**Task goal**. Which lines run from the one containing "United States, site archbold_FL-12." to the end of the entries? Quote them exactly, and nothing else.

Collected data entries
• • • • •
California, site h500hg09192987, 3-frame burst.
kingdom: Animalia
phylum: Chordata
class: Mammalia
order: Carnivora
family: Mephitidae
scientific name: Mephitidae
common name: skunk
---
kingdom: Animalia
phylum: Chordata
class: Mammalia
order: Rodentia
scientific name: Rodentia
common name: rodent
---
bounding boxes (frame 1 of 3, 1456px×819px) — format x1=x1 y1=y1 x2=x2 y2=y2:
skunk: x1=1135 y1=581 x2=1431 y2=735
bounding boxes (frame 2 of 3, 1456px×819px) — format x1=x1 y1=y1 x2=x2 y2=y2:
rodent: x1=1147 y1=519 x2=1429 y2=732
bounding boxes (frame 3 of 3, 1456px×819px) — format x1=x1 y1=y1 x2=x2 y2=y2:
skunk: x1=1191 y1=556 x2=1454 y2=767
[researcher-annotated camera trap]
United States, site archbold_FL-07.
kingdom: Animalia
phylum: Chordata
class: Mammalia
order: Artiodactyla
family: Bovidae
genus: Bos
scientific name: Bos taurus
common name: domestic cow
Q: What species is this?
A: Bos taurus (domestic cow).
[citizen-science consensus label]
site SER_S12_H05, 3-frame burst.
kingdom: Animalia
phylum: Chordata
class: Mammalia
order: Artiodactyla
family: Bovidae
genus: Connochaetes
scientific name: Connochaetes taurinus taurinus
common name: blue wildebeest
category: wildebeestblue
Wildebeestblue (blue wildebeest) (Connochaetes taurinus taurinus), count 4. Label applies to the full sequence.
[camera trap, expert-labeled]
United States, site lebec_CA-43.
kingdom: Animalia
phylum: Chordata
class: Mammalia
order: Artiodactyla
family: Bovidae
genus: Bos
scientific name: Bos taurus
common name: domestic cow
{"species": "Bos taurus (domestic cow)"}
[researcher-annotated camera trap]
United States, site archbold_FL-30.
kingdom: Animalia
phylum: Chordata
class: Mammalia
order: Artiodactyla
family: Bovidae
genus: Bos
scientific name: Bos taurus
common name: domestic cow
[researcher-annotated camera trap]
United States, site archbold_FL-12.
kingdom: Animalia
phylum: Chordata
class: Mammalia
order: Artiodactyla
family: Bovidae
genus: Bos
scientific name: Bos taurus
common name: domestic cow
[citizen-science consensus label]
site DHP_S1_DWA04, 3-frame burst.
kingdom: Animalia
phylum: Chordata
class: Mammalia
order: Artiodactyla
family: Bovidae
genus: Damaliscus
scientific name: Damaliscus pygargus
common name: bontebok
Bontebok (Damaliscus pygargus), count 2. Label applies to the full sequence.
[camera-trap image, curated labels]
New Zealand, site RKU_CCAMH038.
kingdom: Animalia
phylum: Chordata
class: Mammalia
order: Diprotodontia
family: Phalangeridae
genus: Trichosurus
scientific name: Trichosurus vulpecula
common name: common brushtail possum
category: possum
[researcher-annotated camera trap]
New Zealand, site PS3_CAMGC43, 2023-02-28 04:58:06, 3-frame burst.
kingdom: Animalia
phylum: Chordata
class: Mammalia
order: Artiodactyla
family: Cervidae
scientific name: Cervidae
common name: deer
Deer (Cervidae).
• • • • •
**Reply**.
United States, site archbold_FL-12.
kingdom: Animalia
phylum: Chordata
class: Mammalia
order: Artiodactyla
family: Bovidae
genus: Bos
scientific name: Bos taurus
common name: domestic cow
[citizen-science consensus label]
site DHP_S1_DWA04, 3-frame burst.
kingdom: Animalia
phylum: Chordata
class: Mammalia
order: Artiodactyla
family: Bovidae
genus: Damaliscus
scientific name: Damaliscus pygargus
common name: bontebok
Bontebok (Damaliscus pygargus), count 2. Label applies to the full sequence.
[camera-trap image, curated labels]
New Zealand, site RKU_CCAMH038.
kingdom: Animalia
phylum: Chordata
class: Mammalia
order: Diprotodontia
family: Phalangeridae
genus: Trichosurus
scientific name: Trichosurus vulpecula
common name: common brushtail possum
category: possum
[researcher-annotated camera trap]
New Zealand, site PS3_CAMGC43, 2023-02-28 04:58:06, 3-frame burst.
kingdom: Animalia
phylum: Chordata
class: Mammalia
order: Artiodactyla
family: Cervidae
scientific name: Cervidae
common name: deer
Deer (Cervidae).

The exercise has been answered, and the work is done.